近年来,自噬在组织缺血缺氧性损害中的作用已受到广泛关注。据国外文献报道[10 - 11],在缺氧时结肠癌 HT -29 细胞自噬相关蛋白 LC3 表达增加及P62 表达降低,表明缺氧后细胞自噬作用增强。在小鼠模拟急进高原实验研究发现[12],急进高原组小鼠肠道机械屏障受损伤且肠道上皮细胞内自噬相关蛋白 LC3 及 Beclin1 表达升高,但自噬作用的上调与肠道机械屏障损伤的关系目前尚不明确。笔者最近的研究也发现[13],在小鼠严重烧伤早期,重要脏器如心、肝、肺、肾组织的自噬标志分子 Beclin1 及LC3 蛋白表达升高,自噬溶酶体增多,表明严重烧伤可引起组织细胞自噬增加。肠道作为应激反应的中心器官,缺血缺氧时肠黏膜上皮细胞自噬是否也增加呢? 目前的研究资料尚不能明确回答这一问题。
为此,本实验利用体外缺氧模型,研究了缺氧条件下人肠上皮细胞自噬的动态变化。实验结果表明,肠上皮细胞在缺氧 0. 5h 后,自噬相关蛋白 Beclin1 和LC3 的蛋白表达水平均开始增加,且随着缺氧时间的延长而进一步增加,到缺氧 12h 达到峰值,至 24h虽有回落,但仍显着高于正常水平。与此相反,另一种自噬相关蛋白 P62 的蛋白表达则随着缺氧时间的延长逐渐降低,到缺氧 24h 时降至最低。过去的研究表明[14],自噬相关蛋白 Beclin1、LC3 及 P62 均在自噬的发生与发展中起着非常重要的作用,被认为是细胞自噬形成的标志性分子。Beclin1 蛋白与自噬过程中形成吞噬小泡的起始密切相关; LC3 定位在自噬体双层膜的整个延长阶段,且贯穿整个自噬过程; P62 在自噬过程中作为一种调节因子参与自噬,但在自噬晚期被逐渐降解。很显然,本实验观察到的缺氧后 Beclin1 与 LC3 蛋白表达增加及 P62 蛋白表达降低表明了缺氧状态下肠上皮细胞自噬增强。本实验的透射电镜结果也表明,缺氧后肠上皮细胞内自噬溶酶体数目增加; 进一步的 GFP-LC3B融合蛋白示踪结果更是表明,缺氧后肠上皮细胞内绿色荧光斑点形成明显增多,即自噬溶酶体增加,这些均与上述缺氧后肠上皮细胞 Beclin1、LC3 及 P62这三种自噬相关蛋白表达的变化趋势相吻合。因此,综合本实验的结果,笔者认为缺氧能引起肠上皮细胞自噬明显增强。

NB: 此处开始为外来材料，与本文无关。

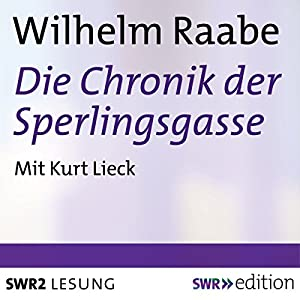 Die Chronik der Sperlingsgasse Hörbuch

目前的研究认为,自噬在机体的各种生命活动中发挥着重要作用,适度的自噬可加速细胞新陈代谢及细胞器更新,参与缺血缺氧等饥饿状态下细胞适应性反应的调节,但过度的自噬则引起自噬性细胞死亡,导致组织损害[4 - 14].因此,自噬究竟是起保护性作用,还是损伤性作用,目前还存在较大的争议。近期有研究发现,特异性抑制严重烧伤早期缺血缺氧时心肌细胞的自噬,能明显减少心肌细胞过度死亡,减轻心功能损害,表明心肌细胞自噬增加参与了严重烧伤早期缺血缺氧时心肌组织功能损害的发生[15].过去的研究表明,缺氧可引起培养的人肠上皮细胞紧密连接相关蛋白发生改变,导致紧密连接屏障功能损害[16].本实验发现的缺氧能引起肠上皮细胞自噬水平明显增强,是否与缺氧后肠上皮细胞紧密连接相关蛋白改变及屏障功能损害有关,目前尚难以明确,笔者将对此进行深入研究。